+++ DATA IN THIS EXERCISE +++
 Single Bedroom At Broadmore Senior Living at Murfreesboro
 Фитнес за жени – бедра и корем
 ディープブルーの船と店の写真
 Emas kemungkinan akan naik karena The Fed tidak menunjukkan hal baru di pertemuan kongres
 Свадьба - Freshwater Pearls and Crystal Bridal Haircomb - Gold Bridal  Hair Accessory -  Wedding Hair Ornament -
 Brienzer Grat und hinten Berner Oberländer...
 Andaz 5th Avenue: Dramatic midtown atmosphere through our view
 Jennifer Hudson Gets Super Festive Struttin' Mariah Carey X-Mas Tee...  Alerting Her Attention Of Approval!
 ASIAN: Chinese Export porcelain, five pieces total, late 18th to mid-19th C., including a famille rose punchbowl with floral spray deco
+++
+++ DATA IN THIS EXERCISE +++
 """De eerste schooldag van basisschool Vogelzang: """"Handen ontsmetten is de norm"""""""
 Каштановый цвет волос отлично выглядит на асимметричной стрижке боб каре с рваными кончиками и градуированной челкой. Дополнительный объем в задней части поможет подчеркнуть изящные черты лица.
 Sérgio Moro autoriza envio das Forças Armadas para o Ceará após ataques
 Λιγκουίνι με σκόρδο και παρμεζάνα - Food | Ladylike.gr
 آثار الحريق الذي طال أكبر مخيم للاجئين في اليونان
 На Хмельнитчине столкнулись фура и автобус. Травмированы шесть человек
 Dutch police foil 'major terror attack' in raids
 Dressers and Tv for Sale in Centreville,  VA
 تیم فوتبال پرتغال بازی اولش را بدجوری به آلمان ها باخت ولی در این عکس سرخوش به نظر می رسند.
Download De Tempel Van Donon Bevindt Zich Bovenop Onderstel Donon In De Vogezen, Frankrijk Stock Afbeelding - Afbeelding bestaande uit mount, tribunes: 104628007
+++
+++ DATA IN THIS EXERCISE +++
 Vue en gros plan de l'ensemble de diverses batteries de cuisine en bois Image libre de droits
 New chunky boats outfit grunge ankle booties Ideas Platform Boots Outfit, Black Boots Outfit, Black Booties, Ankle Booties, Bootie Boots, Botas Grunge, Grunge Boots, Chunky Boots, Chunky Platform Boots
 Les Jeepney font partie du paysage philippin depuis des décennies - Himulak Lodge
+++
### TASK DIRECTIONS
Above are the records. Print exactly, and only, the lines from the line with "Свадьба - Freshwater" to the line with "Jennifer Hudson Gets", both inclusive.

### EXERCISE RESPONSE
 Свадьба - Freshwater Pearls and Crystal Bridal Haircomb - Gold Bridal  Hair Accessory -  Wedding Hair Ornament -
 Brienzer Grat und hinten Berner Oberländer...
 Andaz 5th Avenue: Dramatic midtown atmosphere through our view
 Jennifer Hudson Gets Super Festive Struttin' Mariah Carey X-Mas Tee...  Alerting Her Attention Of Approval!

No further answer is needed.